Fire salts that produce colored flames contain heavy metals. Candle-shaped bubbling lights contain a chemical that can cause liver and kidney damage if a bulb is broken and its contents ingested.
Seasonal plants, such as poinsettia, ivy, holly, boxwood, mistletoe and Jerusalem cherry, also are poisonous. Needles from the tree can irritate the mouth and lodge in the windpipe. Christmas cactus, Christmas palms and Christmas orchids are all safe.

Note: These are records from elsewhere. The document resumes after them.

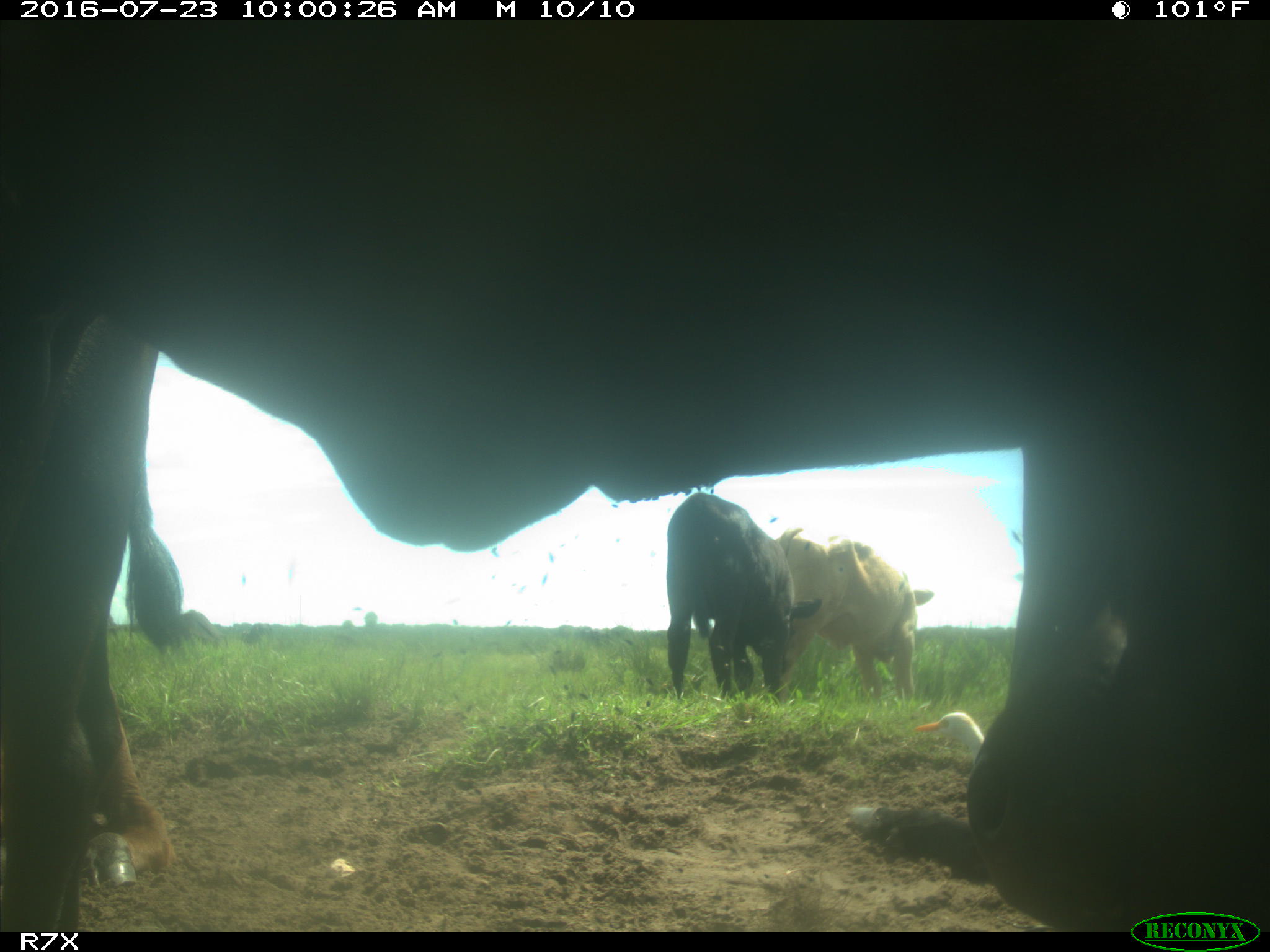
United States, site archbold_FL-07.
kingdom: Animalia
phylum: Chordata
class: Mammalia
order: Artiodactyla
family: Bovidae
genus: Bos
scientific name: Bos taurus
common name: domestic cow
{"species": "Bos taurus (domestic cow)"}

While not poisonous, other decorations can cause choking or respiratory problems. Artificial snow spray and flocking can irritate respiratory problems, such as asthma. Uninflated balloons can be swallowed — blocking the windpipe and suffocating a child — and inflated ones that burst can send tiny fragments that can be swallowed or inhaled. Ornaments can break or splinter, as well as be swallowed or chewed on. Avoid using decorations that look like food or candy.
PARTIES AND PRESENTS
Don’t leave bite-sized snacks, such as nuts, grapes, and hard candies, in the reach of children; they can cause choking. Dump ashtrays and unfinished drinks as soon as the party’s over. Otherwise, your child could wake up early and consume cigarette butts or become intoxicated on a leftover alcoholic beverage without your knowledge.
Toddlers may be tempted to swallow the tiny batteries used in calculators, watches and cameras, so keep an eye out for them. Don’t leave opened presents under the tree, where little ones may drink perfumes, aftershaves or gifts of liquor. If your child swallows something, contact the Drug and Poison Information Center.
Stress from the holiday whirl can take its toll on your kids, both physically and emotionally. If you’re so busy that you become distracted, you may leave hazards around the house that can cause injuries. If you wear out yourself and your child with shopping and parties, you both can be susceptible to illness. And if you’re stressed out, your children may begin to feel depressed or ignored.
One way to reduce your holiday stress is to call on your kids for help. Let them make their own wrapping paper by taping or pasting their crayon masterpieces you’ve saved onto colored paper. Use sequins, macaroni, buttons and other items to make cards or gift wrap. (Supervise this activity carefully to make sure nothing inedible is swallowed.)
The holiday season should be a family celebration, so don’t get so caught up in other preparations that you neglect spending time with your kids. Make family time a continuing gift: When grandparents and others ask for ideas for children’s presents, suggest games your family can play together year-round.